Women in NASCAR have come a long way since 1977 when male drivers protested Janet Guthrie’s qualification for the Indianapolis 500, claiming that women were too emotionally unstable to compete in the sport. Women now are not only competitive on the racetrack, but are also working as NASCAR officials. Here are profiles about a few NASCAR women who are making headlines.
Shawna Robinson was the last female to compete in the Daytona 500, finishing in 24th place. Robinson began racing when she was nineteen, making her debut in 1980 at the Great American Truck Racing tour. Robinson is the first woman to win a NASCAR Touring pole position in a dash race on I-95 in Florence, South Carolina.
Erin Crocker is the only woman to be a fulltime competitor in the NASCAR Craftsman Truck Series. She is also the only woman to win a World of Outlaws Race.
Patty Moise drove an incredible 217.498 miles per hour in 1989 at the Talladega Superspeedway, breaking the one-lap, close-course speed record.
Jamie DiPietro is a single mother and NASCAR manager of safety inspections. She is one of several women working as a NASCAR official.

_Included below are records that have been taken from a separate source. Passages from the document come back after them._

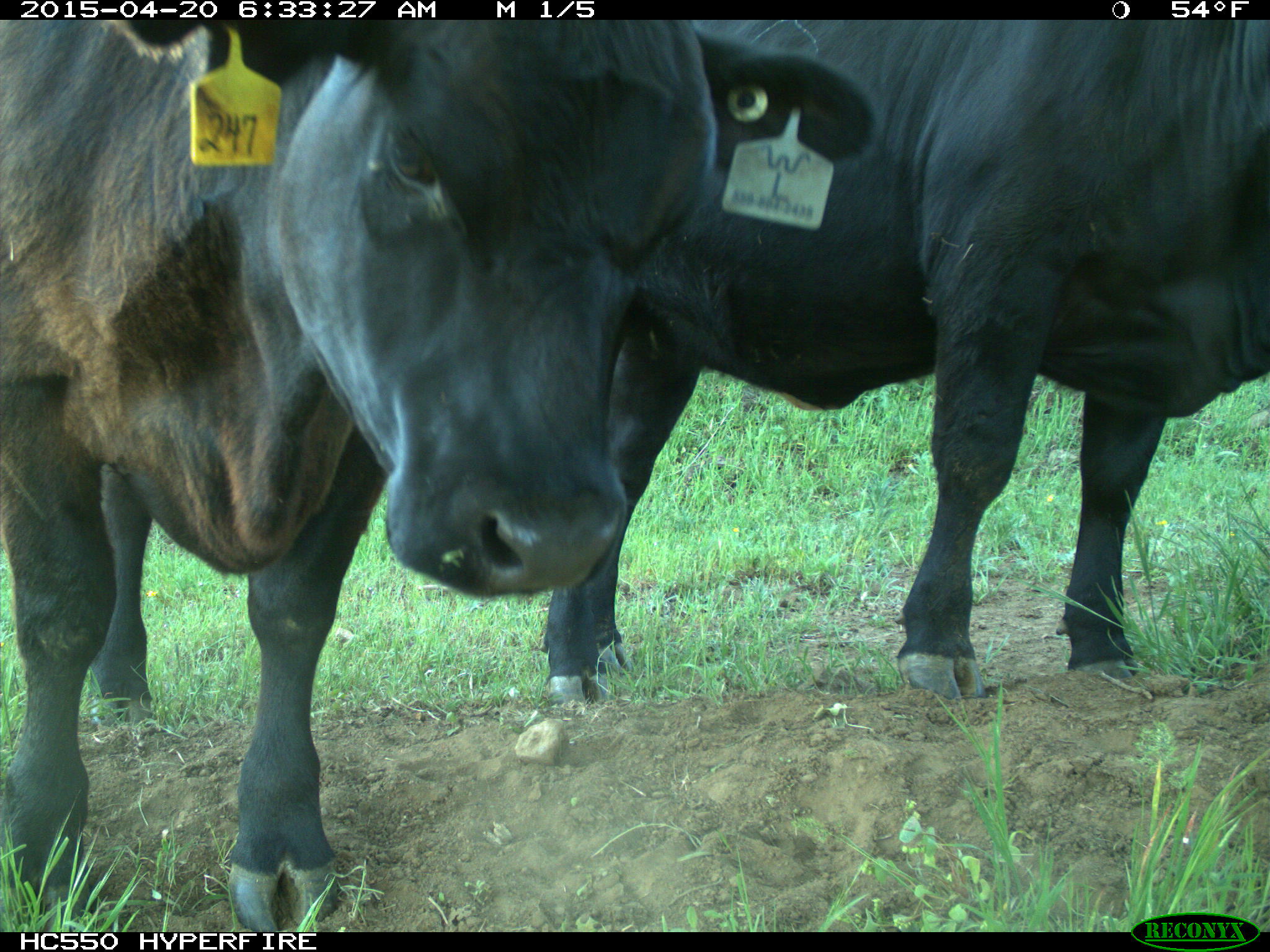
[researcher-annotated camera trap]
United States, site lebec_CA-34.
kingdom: Animalia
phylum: Chordata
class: Mammalia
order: Artiodactyla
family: Bovidae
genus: Bos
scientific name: Bos taurus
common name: domestic cow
Bos taurus (domestic cow).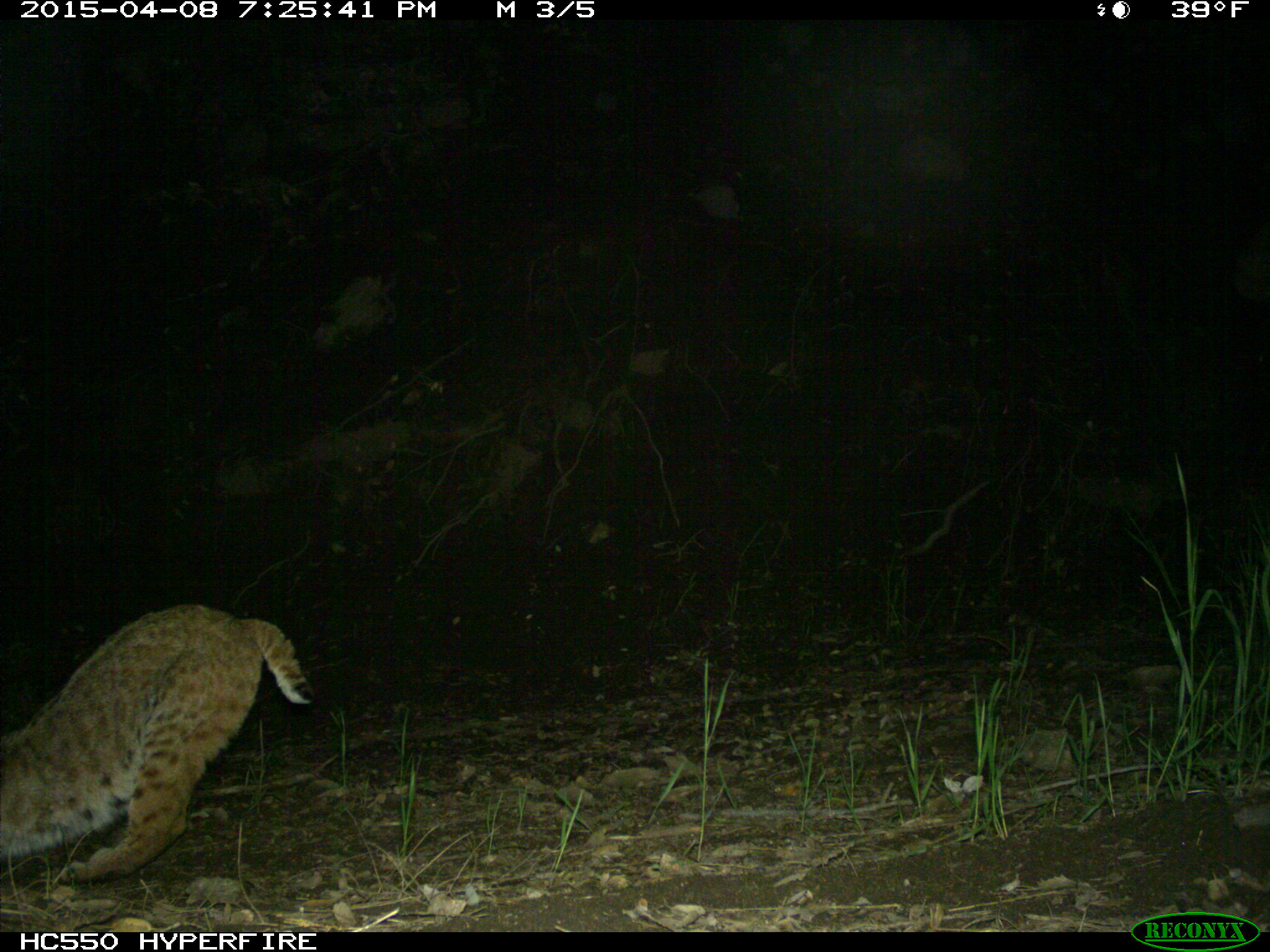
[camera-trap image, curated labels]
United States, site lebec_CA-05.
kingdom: Animalia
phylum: Chordata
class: Mammalia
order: Carnivora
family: Felidae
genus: Lynx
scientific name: Lynx rufus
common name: bobcat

Female racecar drivers face unique challenges. Since they don’t have their own league, they compete alongside their male counterparts; for this reason, they are more likely to be subject to gender discrimination. On the racetrack, men simply don’t like to compete with female drivers, especially when they are passed by women. There have been a few female drivers to receive professional sponsorship, including Danica Patrick, who recently signed a contract with one of the Nationwide Series teams and is receiving support from Hendrick Motorsports and NASCAR drivers Tony Stewart and Kevin Harvick. Most female drivers, however, have difficulty obtaining sponsorship and abandon racing for lack of adequate funds for equipment or to have families.
Other female drivers, including Robin McCall Dallenbach and Leilana Munter have appeared in commercials and as stunt doubles but continue to advance women’s involvement in NASCAR. Women can only continue to blaze the trail towards gender equality in NASCAR and hope for a full-time competitive female driver soon.